● WORK ITEM: Copy exactly the line containing "genus: Eudorcas" and all the lines that follow it to the end of the records, minus the pictures.

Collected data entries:
*** Block opens ***
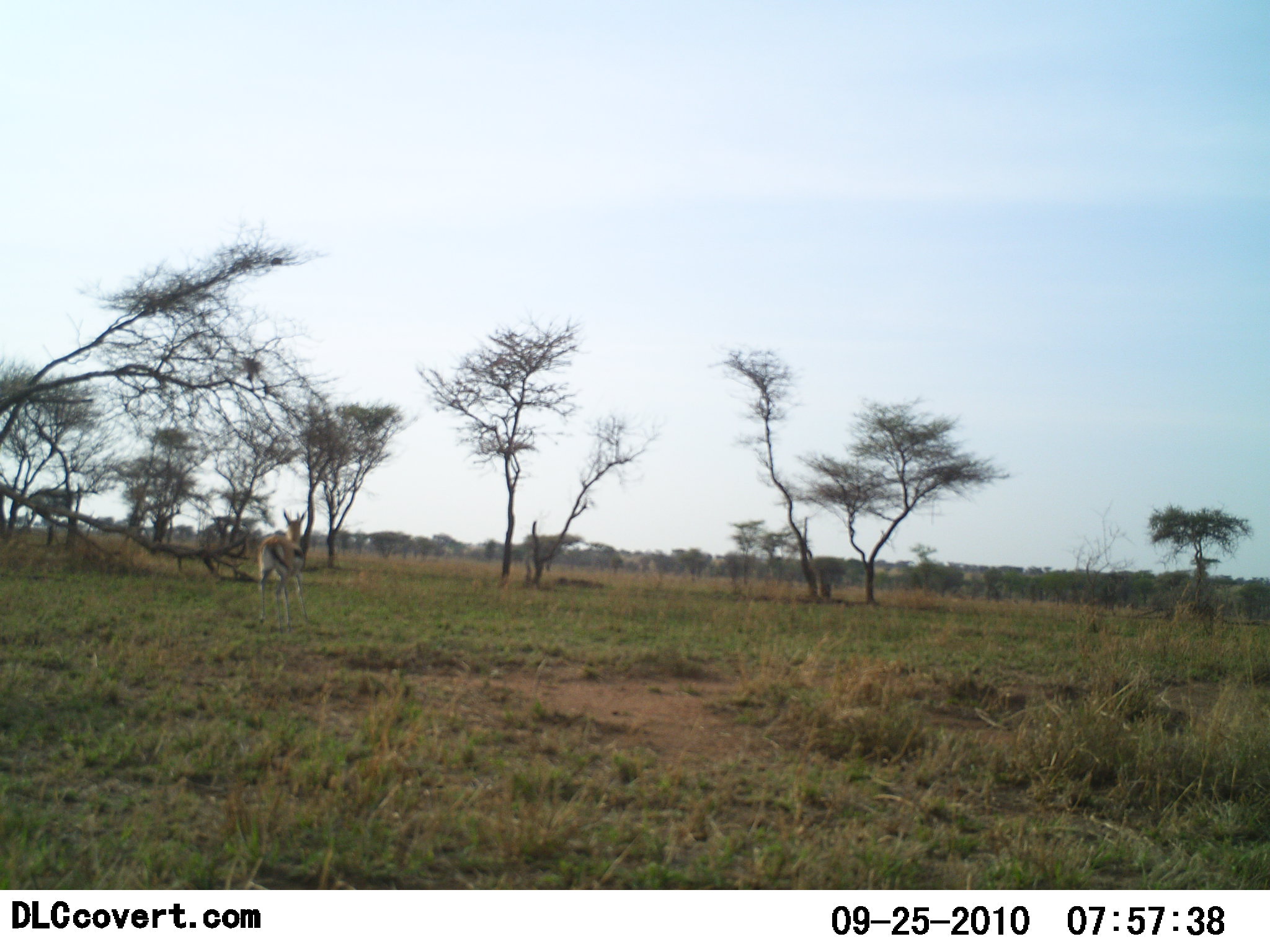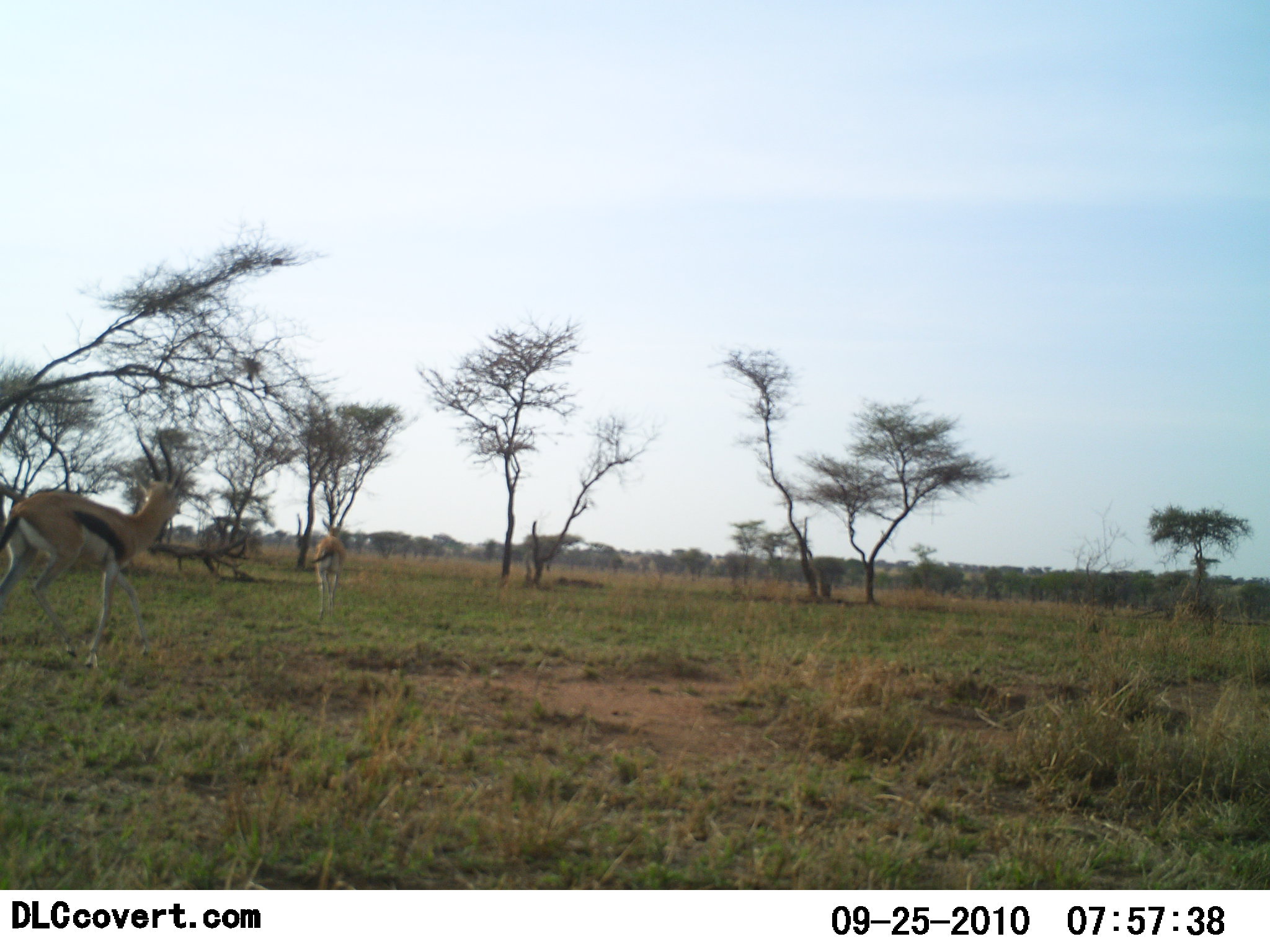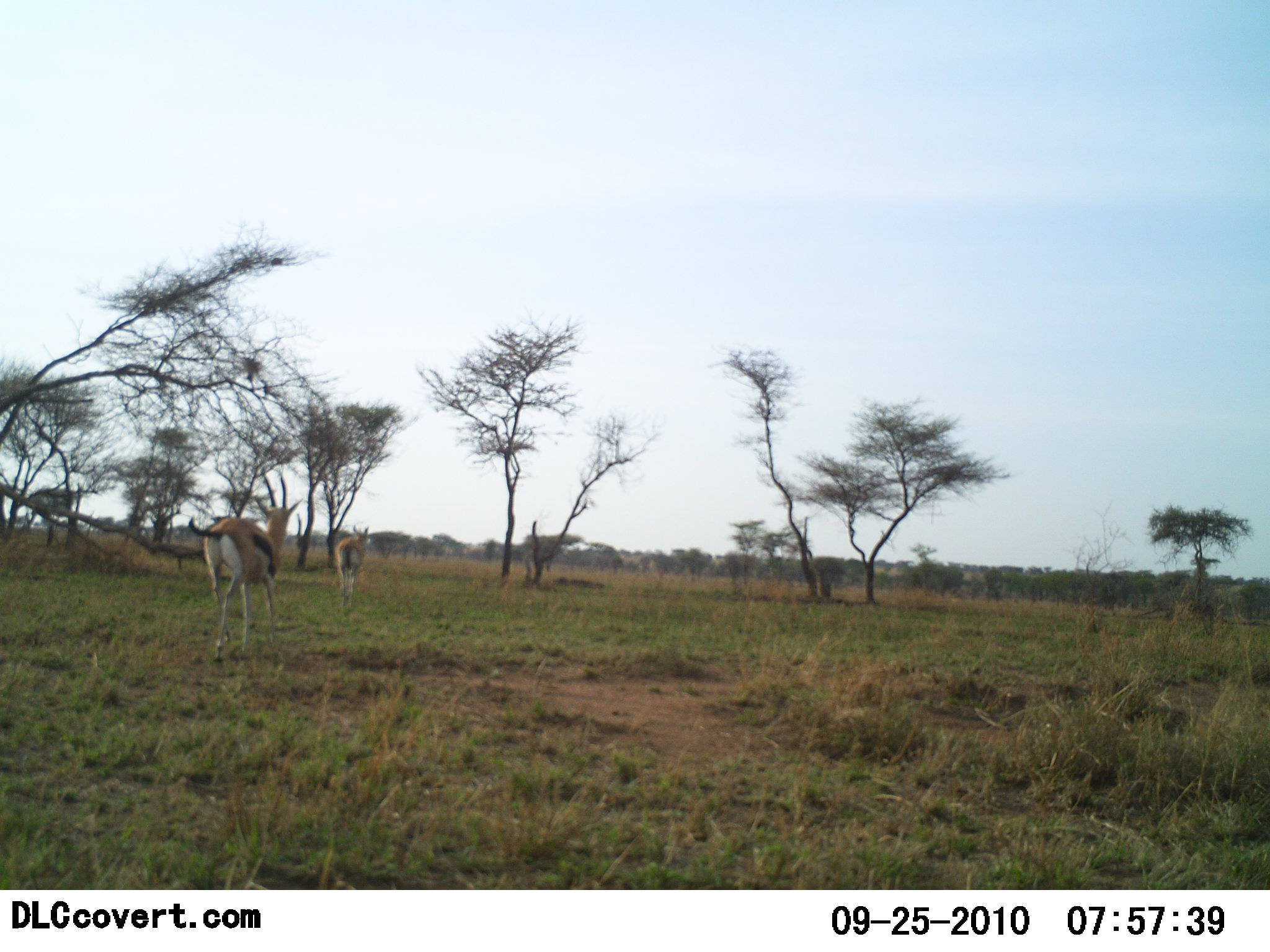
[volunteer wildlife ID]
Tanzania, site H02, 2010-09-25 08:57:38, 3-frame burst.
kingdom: Animalia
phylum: Chordata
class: Mammalia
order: Artiodactyla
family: Bovidae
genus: Eudorcas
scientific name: Eudorcas thomsonii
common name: thomson's gazelle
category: gazellethomsons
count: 2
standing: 0%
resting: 0%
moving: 100%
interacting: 0%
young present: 7%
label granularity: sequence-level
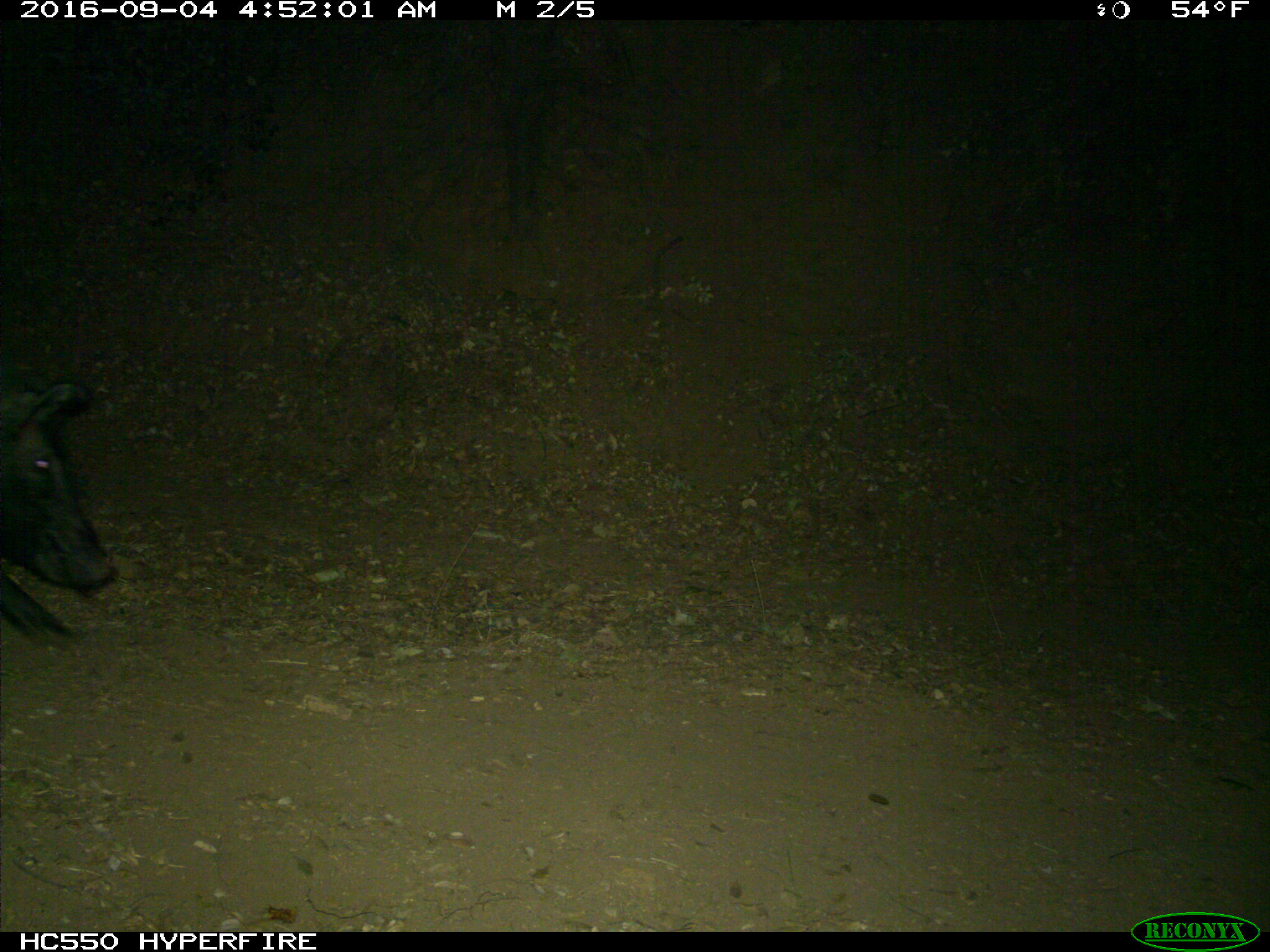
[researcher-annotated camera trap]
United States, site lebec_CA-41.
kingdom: Animalia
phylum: Chordata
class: Mammalia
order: Artiodactyla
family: Suidae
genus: Sus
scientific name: Sus scrofa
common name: wild boar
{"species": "Sus scrofa (wild boar)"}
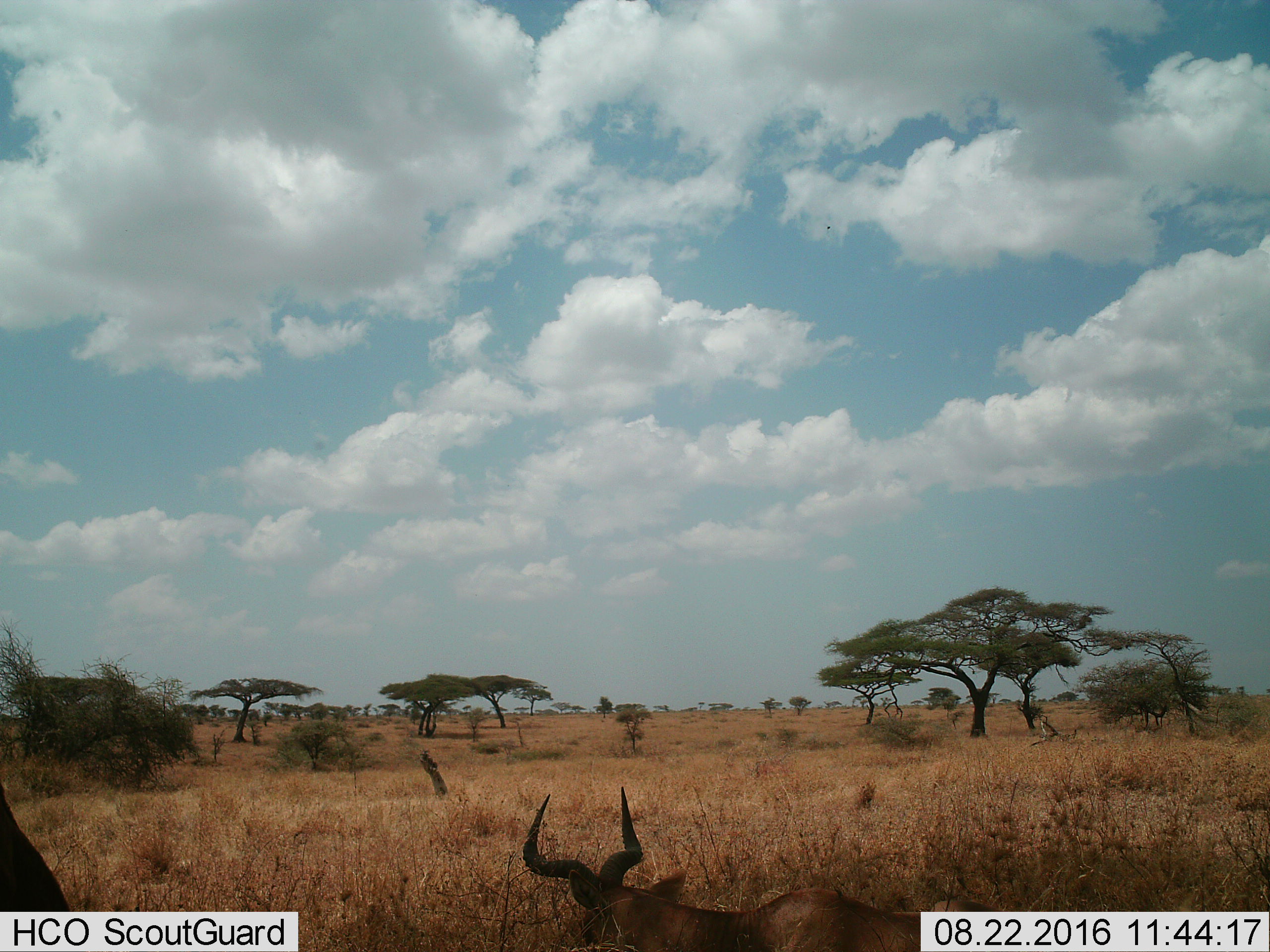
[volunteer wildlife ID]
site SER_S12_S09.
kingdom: Animalia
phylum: Chordata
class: Mammalia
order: Artiodactyla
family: Bovidae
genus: Alcelaphus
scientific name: Alcelaphus buselaphus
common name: hartebeest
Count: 1.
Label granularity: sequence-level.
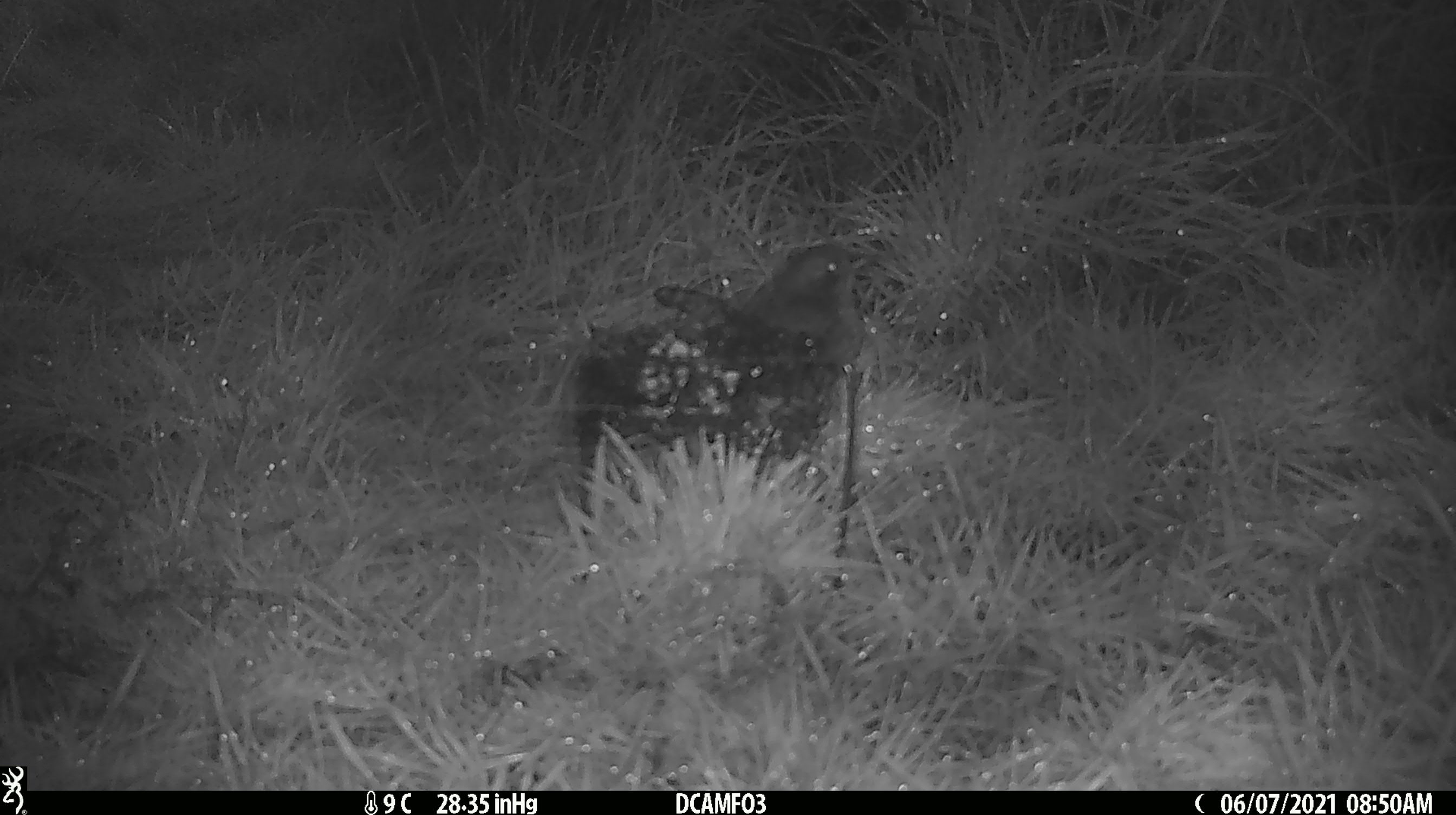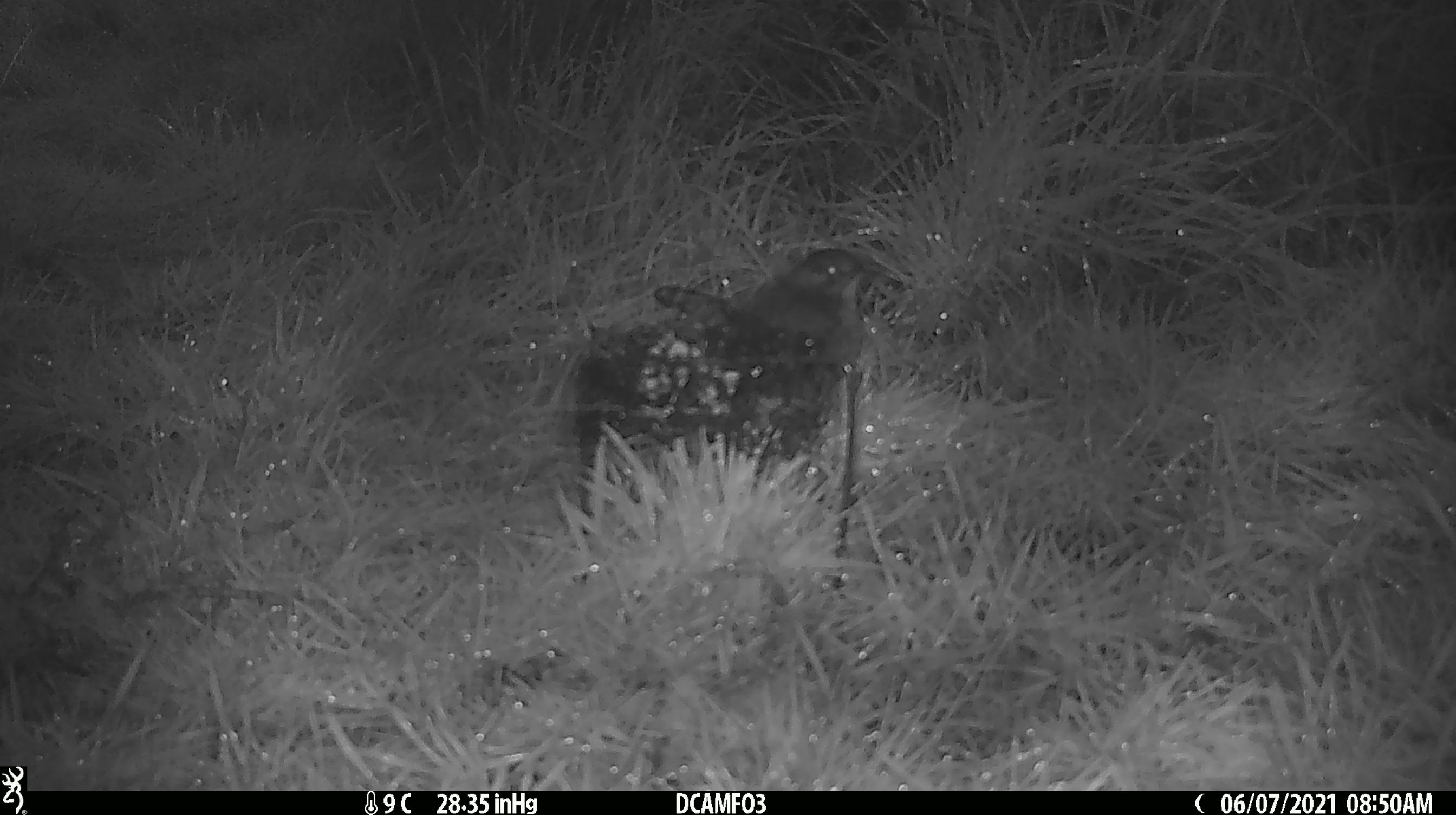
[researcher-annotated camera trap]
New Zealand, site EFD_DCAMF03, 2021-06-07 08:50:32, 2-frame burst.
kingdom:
*** Block closes ***
● SOLUTION:
genus: Eudorcas
scientific name: Eudorcas thomsonii
common name: thomson's gazelle
category: gazellethomsons
count: 2
standing: 0%
resting: 0%
moving: 100%
interacting: 0%
young present: 7%
label granularity: sequence-level
[researcher-annotated camera trap]
United States, site lebec_CA-41.
kingdom: Animalia
phylum: Chordata
class: Mammalia
order: Artiodactyla
family: Suidae
genus: Sus
scientific name: Sus scrofa
common name: wild boar
{"species": "Sus scrofa (wild boar)"}
[volunteer wildlife ID]
site SER_S12_S09.
kingdom: Animalia
phylum: Chordata
class: Mammalia
order: Artiodactyla
family: Bovidae
genus: Alcelaphus
scientific name: Alcelaphus buselaphus
common name: hartebeest
Count: 1.
Label granularity: sequence-level.
[researcher-annotated camera trap]
New Zealand, site EFD_DCAMF03, 2021-06-07 08:50:32, 2-frame burst.
kingdom:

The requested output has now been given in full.